The Importance of Updated Data

Synthio.com found that about 67% of businesses are dependent on CRM data to further develop their net income. The figure shows that data has become an aspect that is crucial for the sustenance of an organization. 

Nevertheless, almost all B2B companies (94%) do not feel certain about the accuracy regarding their data. The anxiety isn’t something unreasonable, though. 

In a world where massive volumes of data are generated, some of these data may be irrelevant or even misleading. This is why data cleansing is an important part of a business, and this is where the right analytical tools such as Telkomsel's MSIGHT play an important role in helping businesses have telco data insights so they can make the best decisions.

What is Data Cleansing?

Like the name suggests, data cleansing (also called data cleaning) is a process of correcting and verifying data, making the data records you own as clean as a natural spring. 

When you have a clean database, your organization will work more efficiently, as there will be significant reduction in errors. Your team also wouldn’t have to spend a lot of hours dealing with misinformation or revising works. 

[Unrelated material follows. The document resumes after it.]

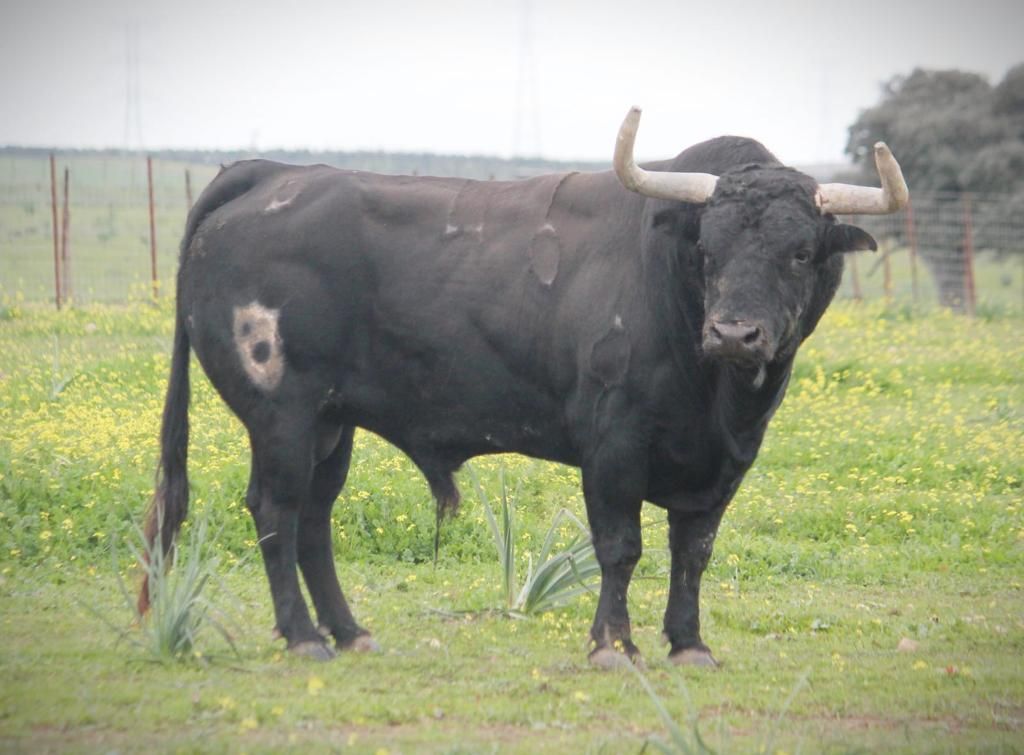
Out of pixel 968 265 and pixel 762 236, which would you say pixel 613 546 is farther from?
pixel 968 265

In addition, data cleansing can also help you reach your customers more effectively. 

What would happen if your data wasn’t cleaned? To put it simply, er… utter chaos and mayhem. Incomplete, invalid, duplicate, and misleading data could spawn a number of serious problems. 

Inaccurate consumer data, for example, can lead to inaccurate marketing and sales targeting. Duplicate data may also cause delays in finance reports, making further delays in decision-making. 

If your organization conducts goods delivery, incomplete data may also lead to delivery problems, which would lead to complaints from customers.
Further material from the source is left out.